What's left of the party he's torn apart won't be able to help themselves. Formerly apostles of "small government" conservatism, the GOP has morphed into a quasi-authoritarian cult of personality.

And despite the staggering incompetence and low comedy that marked his 2020 "Stop the Steal" campaign, it's worth remembering that people laughed at Mussolini too. Charlie Chaplin's merciless satire of Hitler in The Great Dictator didn't appear until October 1940, a full year into World War II.

So it's definitely worthwhile heeding thoughtful warnings that next time an electoral coup might work. Although there's almost no chance that Trump could come anywhere close to winning a majority of American voters, GOP skulduggery could put him back in the White House. Assuming that a complacent majority allowed it to happen.

Longtime neoconservative author Robert Kagan, has recently published a thought-provoking Washington Post essay arguing that a constitutional crisis is already upon us. Kagan, who left the GOP in 2016, warns that "Most Americans — and all but a handful of politicians — have refused to take this possibility seriously enough to try to prevent it. As has so often been the case in other countries where fascist leaders arise, their would-be opponents are paralyzed in confusion and amazement at this charismatic authoritarian."

Certainly, Republicans are doing all they can to game the 2024 presidential election. Should they retake Congress in 2022, they'll do even more. So while it's possible that efforts to prevent minorities from voting could backfire—discouraging older white voters while energizing African-Americans—putting Republican state legislatures in charge of certifying elections is an ominous development.

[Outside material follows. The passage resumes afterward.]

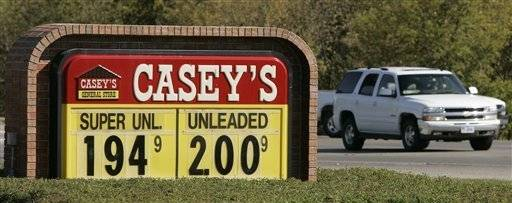 Traffic passes a Casey's convenience store sign in Des Moines, Iowa. Casey's General Stores said Thursday it is in talks with convenience store giant 7-Eleven about a possible buyout.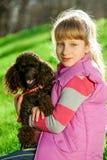 Menina com a caniche preta na natureza Fotografia de Stock Royalty Free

Had that been so in 2020, Trump's comic opera coup attempt might have succeeded. Bob Woodward and Robert Costa's book Peril, detailed a six-part plan dreamed up by right-wing law professor John Eastman, who harangued the crowd along with Trump and Rudy Giuliani on January 6. The scheme required Vice President Mike Pence to invalidate electoral votes won by Joe Biden on the grounds that seven states had sent rival sets of electors to Congress.

"If Mike Pence does the right thing, we win the election," Trump told the mob before promising to march with them to the Capitol and "fight like hell" to save the country.

"You can either go down in history as a patriot," Trump reportedly told Pence "or you can go down in history as a pussy."

Meow!

Never mind the constitutional absurdity—how can the Vice President decide an election in which he's himself a candidate?—Eastman's scam failed for the simplest of reasons: no states sent rival delegations to the Electoral College.

Indeed, had they done so, the likeliest outcome would have been that Speaker Pelosi would have dissolved the joint session of Congress, leading to her temporarily assuming the presidency as the next in succession.

Oops!

As usual, Trump had neglected to read the fine print. The fact is, he probably can't. But that's another issue altogether.

Kagan's point is that, next time, Trumpist legislatures will definitely send those rival delegations. Or worse. Some Republican-dominated bodies are even considering overriding their state's popular vote, if necessary, to re-install Trump.

Purged of dissenters like Liz Cheney and Adam Kinzinger, today's Republicans have become what Kagan calls a "zombie party" in thrall to a cult of personality. "They view Trump as strong and defiant," he writes, "willing to take on the establishment, Democrats, RINOs, liberal media, antifa, the Squad, Big Tech, and the 'Mitch McConnell Republicans.'"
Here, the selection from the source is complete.